This internal basal lamina of the EA is continuous with the external basal lamina between the junctional epithelium and the lamina propria at the apical extent of the JE. The EA is very strong in a healthy state, acting as a type of seal between the soft gingival tissue and the hard tooth surface. The deepest layer of the JE, or basal layer, undergoes constant and rapid cell division, or mitosis. This process allows a constant coronal migration as the cells die and are shed into the gingival sulcus. The few layers present in the JE — from its basal layer to the suprabasal, or superficial, layer — does not show any change in cellular appearance related to maturation, unlike other types of gingival tissue. Thus, the JE does not mature like keratinized tissue, such as the marginal gingiva or attached gingiva, which fills its matured superficial cells with keratin.

Nor does JE mature on a lesser level like nonkeratinized tissue of the sulcular gingiva and throughout the rest of the oral cavity, which enlarges its cells as they mature and migrate superficially. The JE cells do not mature and form into a granular layer or intermediate layer. Without a keratinizing superficial layer at the free surface of the JE, there is no physical barrier to microbial attack. Other structural and functional characteristics of the JE must compensate for the absence of this barrier. The JE fulfills this difficult task with its special structural framework and the collaboration of its epithelial and nonepithelial cells that provide very potent antimicrobial mechanisms, such as the white blood cells. However, these defense mechanisms do not preclude the development of extensive inflammatory lesions in the gingival tissue, and, occasionally, the inflammatory lesion may eventually progress to the loss of bone and the connective tissue attachment to the tooth.
----
## Aim of the exercise
Answer these questions from the passage on the junctional epithelium:
(a) In a healthy state, what does the EA act as?
(b) Which layer of the JE undergoes constant and rapid cell division?
(c) What is missing at the free surface of the JE, so that there is no physical barrier to microbial attack?
The entries are separate material with no connection to the passage on the junctional epithelium.
----
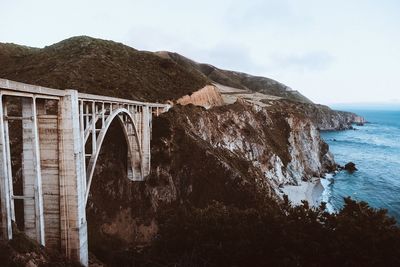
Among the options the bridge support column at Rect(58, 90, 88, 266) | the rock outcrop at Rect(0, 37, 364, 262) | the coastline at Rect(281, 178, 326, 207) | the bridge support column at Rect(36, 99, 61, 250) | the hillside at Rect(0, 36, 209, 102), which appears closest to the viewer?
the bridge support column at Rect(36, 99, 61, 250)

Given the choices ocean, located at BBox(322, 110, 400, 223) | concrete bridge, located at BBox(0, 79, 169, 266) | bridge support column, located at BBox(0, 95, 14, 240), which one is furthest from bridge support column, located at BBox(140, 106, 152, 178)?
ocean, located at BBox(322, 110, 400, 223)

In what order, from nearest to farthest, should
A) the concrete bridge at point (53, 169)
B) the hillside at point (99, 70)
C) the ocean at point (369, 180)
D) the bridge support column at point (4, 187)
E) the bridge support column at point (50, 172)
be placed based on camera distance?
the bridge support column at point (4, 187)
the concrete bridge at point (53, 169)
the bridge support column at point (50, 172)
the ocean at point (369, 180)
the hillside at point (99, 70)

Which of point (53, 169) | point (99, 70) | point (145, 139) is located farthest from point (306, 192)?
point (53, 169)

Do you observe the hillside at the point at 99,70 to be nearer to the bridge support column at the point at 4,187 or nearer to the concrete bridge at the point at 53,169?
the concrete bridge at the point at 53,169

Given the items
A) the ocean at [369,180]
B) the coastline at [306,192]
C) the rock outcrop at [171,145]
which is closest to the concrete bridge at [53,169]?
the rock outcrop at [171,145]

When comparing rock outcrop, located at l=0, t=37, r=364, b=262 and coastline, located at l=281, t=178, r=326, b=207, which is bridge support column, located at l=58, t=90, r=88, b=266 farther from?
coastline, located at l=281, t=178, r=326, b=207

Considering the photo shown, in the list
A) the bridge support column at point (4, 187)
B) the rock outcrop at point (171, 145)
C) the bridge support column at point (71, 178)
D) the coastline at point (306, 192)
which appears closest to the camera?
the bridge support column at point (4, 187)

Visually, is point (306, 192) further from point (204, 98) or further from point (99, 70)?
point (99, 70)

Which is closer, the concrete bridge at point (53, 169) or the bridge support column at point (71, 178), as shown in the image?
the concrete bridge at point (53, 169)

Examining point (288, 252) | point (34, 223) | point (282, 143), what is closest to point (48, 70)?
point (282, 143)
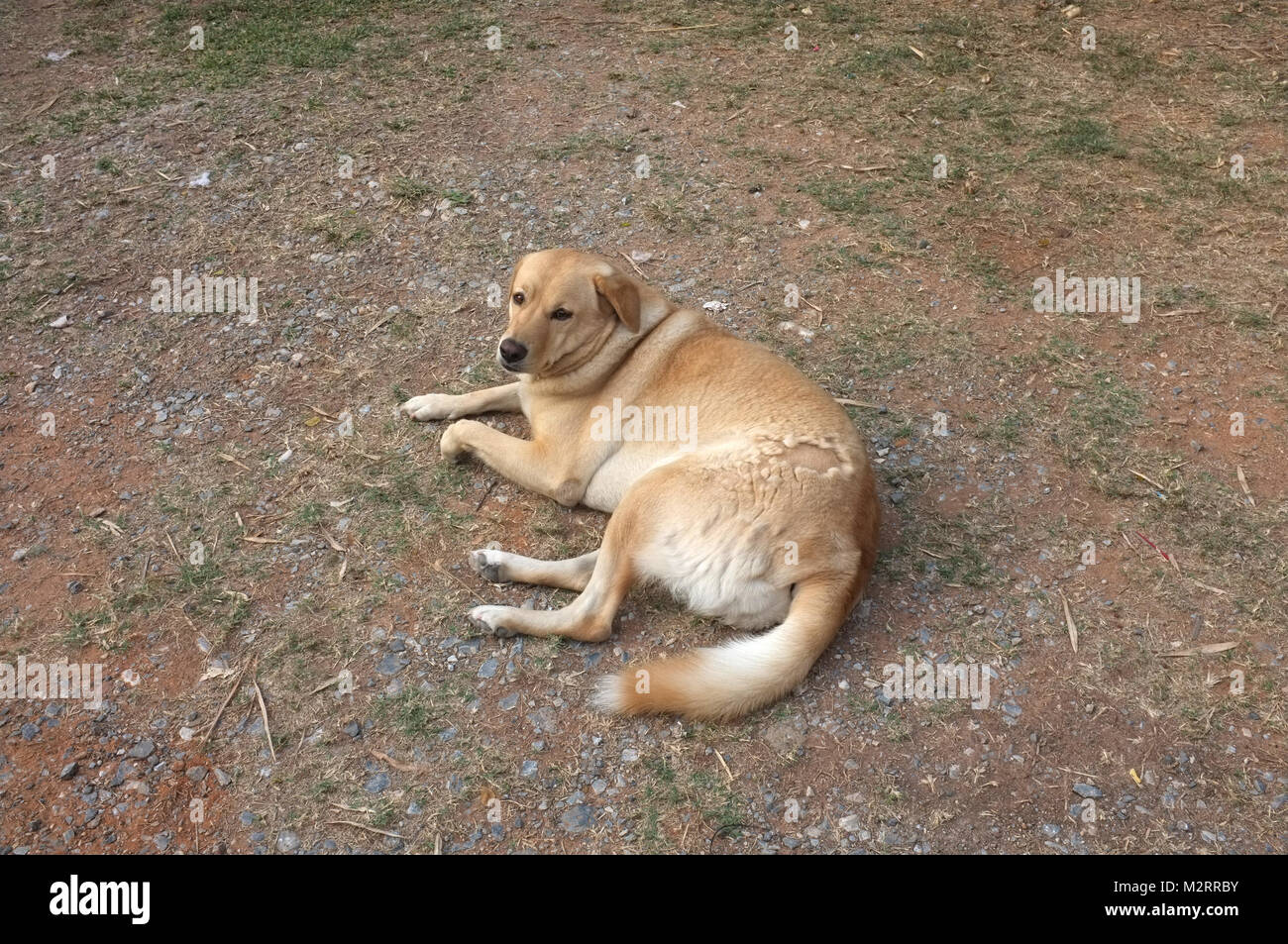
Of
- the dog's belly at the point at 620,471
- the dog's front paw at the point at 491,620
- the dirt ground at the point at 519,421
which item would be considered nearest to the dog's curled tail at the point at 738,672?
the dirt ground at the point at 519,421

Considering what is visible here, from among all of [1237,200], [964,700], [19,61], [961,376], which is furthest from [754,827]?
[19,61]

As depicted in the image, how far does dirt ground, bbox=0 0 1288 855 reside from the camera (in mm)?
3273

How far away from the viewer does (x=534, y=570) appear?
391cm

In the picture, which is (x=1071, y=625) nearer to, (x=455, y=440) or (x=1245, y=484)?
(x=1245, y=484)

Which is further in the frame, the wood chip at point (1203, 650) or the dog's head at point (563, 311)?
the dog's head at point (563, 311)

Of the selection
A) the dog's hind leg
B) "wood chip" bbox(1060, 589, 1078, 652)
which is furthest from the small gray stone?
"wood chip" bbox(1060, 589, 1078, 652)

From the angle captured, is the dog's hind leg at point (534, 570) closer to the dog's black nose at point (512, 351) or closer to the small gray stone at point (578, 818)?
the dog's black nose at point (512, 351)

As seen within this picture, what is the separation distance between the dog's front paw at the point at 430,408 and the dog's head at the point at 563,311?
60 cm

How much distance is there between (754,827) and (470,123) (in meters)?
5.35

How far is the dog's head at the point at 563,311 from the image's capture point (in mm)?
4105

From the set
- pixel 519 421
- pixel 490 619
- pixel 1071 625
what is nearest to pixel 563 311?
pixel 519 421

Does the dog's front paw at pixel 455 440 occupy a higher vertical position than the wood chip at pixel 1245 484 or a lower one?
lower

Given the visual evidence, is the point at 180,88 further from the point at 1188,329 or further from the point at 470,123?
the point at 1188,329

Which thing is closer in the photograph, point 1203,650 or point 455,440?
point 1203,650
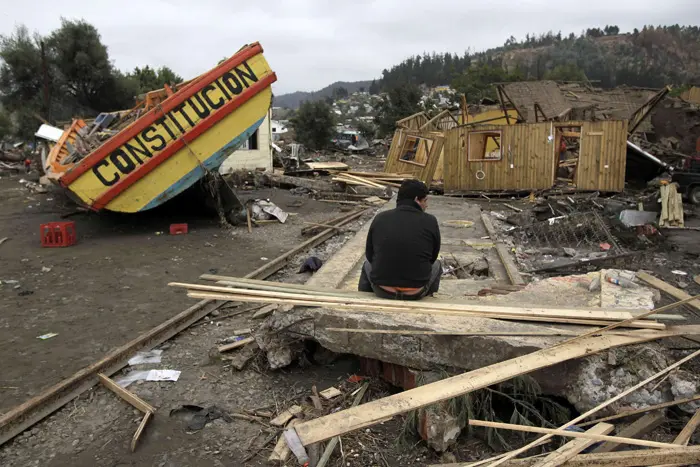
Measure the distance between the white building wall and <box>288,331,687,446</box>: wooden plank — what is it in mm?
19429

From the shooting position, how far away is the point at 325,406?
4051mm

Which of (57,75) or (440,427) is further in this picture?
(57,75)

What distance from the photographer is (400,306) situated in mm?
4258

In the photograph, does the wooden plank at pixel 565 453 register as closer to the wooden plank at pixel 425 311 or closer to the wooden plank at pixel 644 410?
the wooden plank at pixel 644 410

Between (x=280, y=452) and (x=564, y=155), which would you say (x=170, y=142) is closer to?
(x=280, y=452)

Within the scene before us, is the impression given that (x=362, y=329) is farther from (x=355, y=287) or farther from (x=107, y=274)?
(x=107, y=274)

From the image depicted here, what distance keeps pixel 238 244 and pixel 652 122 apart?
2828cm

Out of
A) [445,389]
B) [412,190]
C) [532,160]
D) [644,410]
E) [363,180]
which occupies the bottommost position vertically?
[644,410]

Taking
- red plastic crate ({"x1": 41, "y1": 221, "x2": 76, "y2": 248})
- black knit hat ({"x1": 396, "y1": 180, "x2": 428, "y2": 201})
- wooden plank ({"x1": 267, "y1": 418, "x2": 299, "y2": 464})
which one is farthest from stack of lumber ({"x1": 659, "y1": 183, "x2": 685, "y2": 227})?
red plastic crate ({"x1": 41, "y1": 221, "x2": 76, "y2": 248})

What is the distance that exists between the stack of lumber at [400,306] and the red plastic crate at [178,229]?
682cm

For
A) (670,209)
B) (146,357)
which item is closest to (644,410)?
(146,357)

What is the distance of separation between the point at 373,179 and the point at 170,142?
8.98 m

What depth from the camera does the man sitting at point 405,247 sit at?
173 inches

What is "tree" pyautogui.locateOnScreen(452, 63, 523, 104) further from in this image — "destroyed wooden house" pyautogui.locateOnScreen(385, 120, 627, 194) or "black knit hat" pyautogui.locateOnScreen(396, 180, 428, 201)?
----
## Written answer
(a) A type of seal between the soft gingival tissue and the hard tooth surface.
(b) The deepest layer, or basal layer.
(c) A keratinizing superficial layer.